The Richard D. Parker Memorial Victory Gardens.
When the United States entered World War II, commercially grown crops and transportation resources were shifted to support military operations. With this shift and the rationing of canned fruits and vegetables in early 1943, civilians were encouraged to begin growing fruits and vegetables themselves. At their height, an estimated 20 million Victory Gardens were in existence supplying more than 40% of the fresh fruits and vegetables consumed in the United States. Victory Gardens appeared in backyards, on the lawn of the White House, and in neighborhood and community plots including the Fenway Victory Gardens. Founded in 1942 and located in Frederick Law Olmsted’s famed Emerald Necklace, the Fenway Victory Gardens is comprised of over 500 gardens spanning 7.5 acres. The gardens are tended by a community of more than 475 members from every neighborhood in Boston, reflecting the diversity of our city and its rich history and culture. The Fenway Victory Gardens is one of the two remaining continuously-operating World War II Victory Gardens in the United States and the only garden to have continued its operation in the same location as it was during the War.
The Boston Victory Garden Committee secured 49 areas for cultivation, including a large plot of land bordered by the Muddy River, Boylston Street, and Park Drive, an area that would come to be known as the Fenway Victory Gardens. As the War drew to a close, the City of Boston shifted priorities and a number of proposed projects threatened to replace the Gardens.
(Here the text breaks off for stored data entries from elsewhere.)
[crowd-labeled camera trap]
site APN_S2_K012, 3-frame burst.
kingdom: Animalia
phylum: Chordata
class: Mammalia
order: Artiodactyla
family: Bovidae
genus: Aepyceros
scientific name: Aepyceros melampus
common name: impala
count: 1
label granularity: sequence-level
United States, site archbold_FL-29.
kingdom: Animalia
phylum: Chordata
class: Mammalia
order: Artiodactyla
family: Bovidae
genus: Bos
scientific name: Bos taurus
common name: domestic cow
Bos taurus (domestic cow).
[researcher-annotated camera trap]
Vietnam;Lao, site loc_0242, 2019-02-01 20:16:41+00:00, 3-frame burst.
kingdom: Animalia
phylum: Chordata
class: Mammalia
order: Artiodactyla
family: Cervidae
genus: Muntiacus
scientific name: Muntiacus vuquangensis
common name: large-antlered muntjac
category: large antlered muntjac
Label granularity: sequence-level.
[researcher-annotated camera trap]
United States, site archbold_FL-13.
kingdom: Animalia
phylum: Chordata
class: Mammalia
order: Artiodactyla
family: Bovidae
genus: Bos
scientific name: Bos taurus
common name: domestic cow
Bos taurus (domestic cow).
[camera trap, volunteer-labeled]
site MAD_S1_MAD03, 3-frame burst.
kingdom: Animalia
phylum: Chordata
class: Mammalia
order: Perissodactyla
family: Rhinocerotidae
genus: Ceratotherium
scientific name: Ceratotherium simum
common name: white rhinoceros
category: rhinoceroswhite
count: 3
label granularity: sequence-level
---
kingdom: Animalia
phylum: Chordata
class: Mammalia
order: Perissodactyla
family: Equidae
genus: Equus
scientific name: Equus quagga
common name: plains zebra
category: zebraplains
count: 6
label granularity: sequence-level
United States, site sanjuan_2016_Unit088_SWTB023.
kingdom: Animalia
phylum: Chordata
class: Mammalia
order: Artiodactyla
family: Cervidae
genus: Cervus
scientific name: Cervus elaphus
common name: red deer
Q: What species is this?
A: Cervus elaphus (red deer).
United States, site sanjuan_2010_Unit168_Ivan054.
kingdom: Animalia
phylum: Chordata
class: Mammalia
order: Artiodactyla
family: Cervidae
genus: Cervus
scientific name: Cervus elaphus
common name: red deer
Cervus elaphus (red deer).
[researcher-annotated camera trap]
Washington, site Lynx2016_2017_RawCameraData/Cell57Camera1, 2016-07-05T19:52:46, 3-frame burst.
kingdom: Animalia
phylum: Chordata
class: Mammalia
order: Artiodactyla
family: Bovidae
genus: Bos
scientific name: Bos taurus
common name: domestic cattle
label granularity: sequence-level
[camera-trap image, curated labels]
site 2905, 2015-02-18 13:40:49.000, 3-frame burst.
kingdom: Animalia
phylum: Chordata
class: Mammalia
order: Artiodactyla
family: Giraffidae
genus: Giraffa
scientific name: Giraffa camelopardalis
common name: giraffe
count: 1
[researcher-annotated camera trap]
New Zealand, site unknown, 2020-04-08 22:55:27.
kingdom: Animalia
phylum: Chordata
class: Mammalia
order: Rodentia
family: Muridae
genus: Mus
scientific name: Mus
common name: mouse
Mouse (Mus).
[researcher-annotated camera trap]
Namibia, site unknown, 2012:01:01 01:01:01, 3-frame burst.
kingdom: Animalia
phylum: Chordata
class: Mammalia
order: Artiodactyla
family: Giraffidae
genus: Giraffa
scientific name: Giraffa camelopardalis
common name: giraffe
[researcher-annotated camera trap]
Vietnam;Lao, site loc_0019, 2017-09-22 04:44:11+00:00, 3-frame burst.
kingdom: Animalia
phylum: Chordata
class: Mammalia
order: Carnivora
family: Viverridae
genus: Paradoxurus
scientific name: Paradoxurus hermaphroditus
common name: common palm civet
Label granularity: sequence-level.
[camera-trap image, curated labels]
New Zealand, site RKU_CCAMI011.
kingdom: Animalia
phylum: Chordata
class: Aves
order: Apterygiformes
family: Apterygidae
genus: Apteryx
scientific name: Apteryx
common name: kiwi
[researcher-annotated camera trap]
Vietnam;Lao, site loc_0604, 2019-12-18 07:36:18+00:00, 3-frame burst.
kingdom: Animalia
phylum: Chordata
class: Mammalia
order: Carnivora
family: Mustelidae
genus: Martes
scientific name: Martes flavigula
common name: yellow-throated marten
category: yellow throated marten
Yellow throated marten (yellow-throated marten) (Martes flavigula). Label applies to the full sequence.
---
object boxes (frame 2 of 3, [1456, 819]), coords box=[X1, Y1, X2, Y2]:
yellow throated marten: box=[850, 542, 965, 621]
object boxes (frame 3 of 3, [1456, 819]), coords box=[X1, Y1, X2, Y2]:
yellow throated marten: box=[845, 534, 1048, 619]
Led by Richard D. Parker, a group of wartime gardeners reached out to City officials and collaborated to organize The Fenway Garden Society. Notes from their first meeting in October of 1944 identified the society’s objective to “promote the planting and growing of vegetables for home usage.” Richard D. Parker remained an influential leader in the Fenway Garden Society until his death in 1975. In 1979, the Gardens were renamed the Richard D. Parker Memorial Victory Gardens in his honor.
In 1949 the Fenway Garden Society assumed full responsibility of the administration, maintenance, and appearance of the garden parkland from the Boston Parks and Recreation Department in accordance with their Guidelines and Regulations. More than 70 years later, the Fenway Garden Society remains responsible for the parkland.
Designated as an official Boston Historic Landmark on September 19, 1983, the Fenway Victory Gardens are a beloved retreat for gardeners, City of Boston residents, and visitors alike.